This string is indexed: “Lorem ipsum dolor sit amet, consectetur adipisicing elit, sed do eiusmod tempor incididunt ut labore et dolore magna aliqua.”
My query is: “Hello world. Lorem ipsum dolor sit amet, consectetur adipisicing elit, sed do eiusmod tempor incididunt ut labore et dolore magna aliqua. Other text.“
When I run the query I get no results. How can I get the result if my query has a little “garbage” text in it?
I am using Django, Haystack, and ElasticSearch.
If you use a “match” query with the default operator of “or”, then you’ll get hits where any of the words match, but hits where lots of the words match will rank above hits where few of the words match.
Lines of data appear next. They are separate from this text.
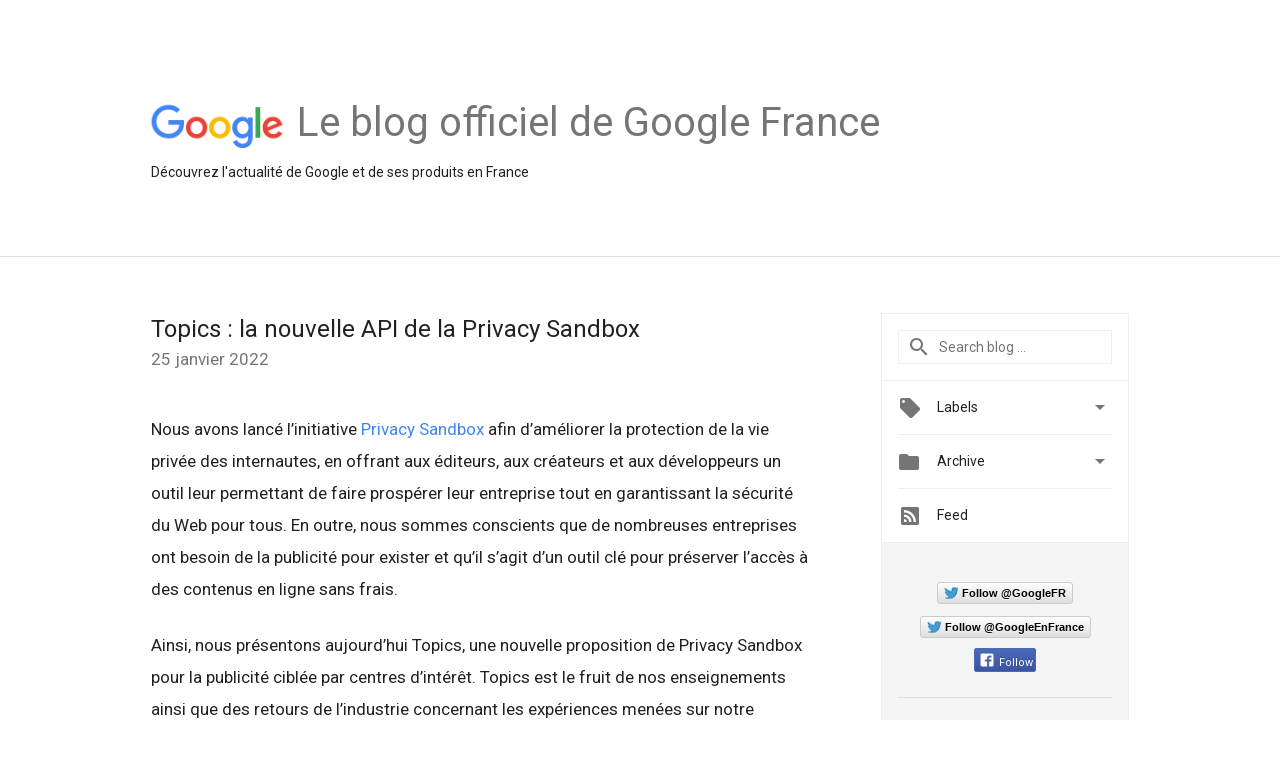

--- FILE ---
content_type: text/html; charset=utf-8
request_url: https://accounts.google.com/o/oauth2/postmessageRelay?parent=https%3A%2F%2Ffrance.googleblog.com&jsh=m%3B%2F_%2Fscs%2Fabc-static%2F_%2Fjs%2Fk%3Dgapi.lb.en.2kN9-TZiXrM.O%2Fd%3D1%2Frs%3DAHpOoo_B4hu0FeWRuWHfxnZ3V0WubwN7Qw%2Fm%3D__features__
body_size: 158
content:
<!DOCTYPE html><html><head><title></title><meta http-equiv="content-type" content="text/html; charset=utf-8"><meta http-equiv="X-UA-Compatible" content="IE=edge"><meta name="viewport" content="width=device-width, initial-scale=1, minimum-scale=1, maximum-scale=1, user-scalable=0"><script src='https://ssl.gstatic.com/accounts/o/2580342461-postmessagerelay.js' nonce="iTyiUNsTrEy362t9laqrZA"></script></head><body><script type="text/javascript" src="https://apis.google.com/js/rpc:shindig_random.js?onload=init" nonce="iTyiUNsTrEy362t9laqrZA"></script></body></html>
http://www.elasticsearch.org/guide/reference/query-dsl/match-query.html
But if you mean you only want to match that exact phrase, but allow some additional text on either end, I’m not sure you can do precisely that.
One option, if you can relax the requirement for an exact phrase match, would be to analyse the documents (and the query) using a shingle token filter.
http://www.elasticsearch.org/guide/reference/index-modules/analysis/shingle-tokenfilter.html
Then a match query with “or” operator would operate on pairs, triplets, quads etc. of words (depending on filter configuration). Setting the shingle size to just 2 or 3 would make it unlikely that a document containing many of the same words as the query (by chance) would score highly.
Or you could use a phrase query with slop (see bottom of match query page above).
Both of these approaches would allow insertions as well as prefixes/suffixes though.